Libertad Quijotesca
Irene Gálvez
Tormentas y tormentos
Los sótanos y desvanes abandonados son cápsulas del tiempo, envueltas en polvo y misterio. No son simplemente espacios olvidados; testigos mudos de épocas pasadas, de vidas que se deslizan entre las sombras. Bastan unos pasos en la penumbra para que ese olor a humedad y madera vieja nos envuelva, transportándonos a recuerdos difusos, que emergen como espectros en el silencio. Ahí, en cada rincón oscuro, habitan memorias atrapadas, fragmentos de historias que aún esperan ser contadas.
En esos lugares, la curiosidad siempre se mezcla con un ligero temor. Las escaleras, empinadas y crujientes, llevan a sitios donde la luz parece temer entrar.

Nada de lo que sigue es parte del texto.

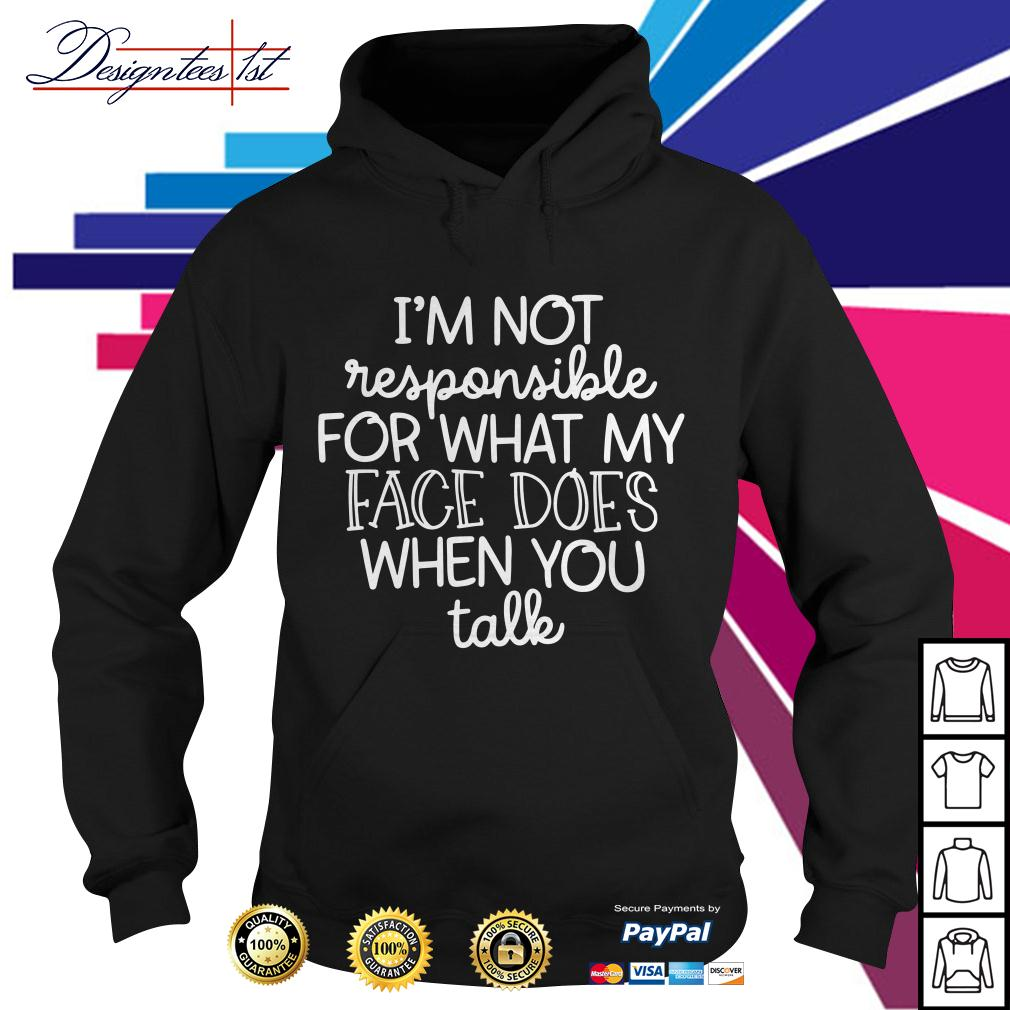 I'm not responsible for what my face does when you talk Hoodie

Allí, se amontonan viejas cajas de cartón, cofres cerrados con candados oxidados, y muebles cubiertos con sábanas blancas, como fantasmas de tiempos mejores. Cada objeto, por insignificante que parezca, encierra secretos: cartas amarillentas, fotografías de desconocidos y herramientas olvidadas que ahora son piezas de un rompecabezas sin solución.
Son espacios que alguna vez tuvieron un propósito; en el sótano se almacenaban las provisiones, en el desván se guardaban las reliquias familiares. Pero, con el tiempo, se transformaron en lugares de sombra y olvido relegados a la soledad. Y sin embargo, hay una especie de ritual al recorrerlos. Abrir un arcón olvidado, descubrir un juguete roto, hojear un cuaderno de anotaciones. En esos momentos, uno se convierte en explorador de una arqueología doméstica, desenterrando fragmentos de vidas anteriores, cual reliquias de un pasado que se resiste a desaparecer.
Observar el contenido de un desván abandonado es también asomarse a una historia familiar detenida. Allí, las huellas de quienes lo ocuparon permanecen: las marcas en el suelo de antiguos baúles que alguna vez guardaron sueños, viejos periódicos que sirvieron de envoltorio, ropa olvidada… vestigios de épocas de modas lejanas. El silencio en estos lugares es distinto, profundo y denso, solo perturbado por el ocasional crujido de la madera o el viento que se cuela por una ventana rota.
Y al final, uno se da cuenta de que estos lugares abandonados guardan no solo objetos, sino también los secretos, miedos y esperanzas que fueron dejando sus habitantes. Son monumentos humildes, casi invisibles, de la memoria, lugares donde el tiempo se ha detenido, y que, como nuestros recuerdos más lejanos, van desmoronándose poco a poco, hasta que un día, tal vez, se conviertan en polvo.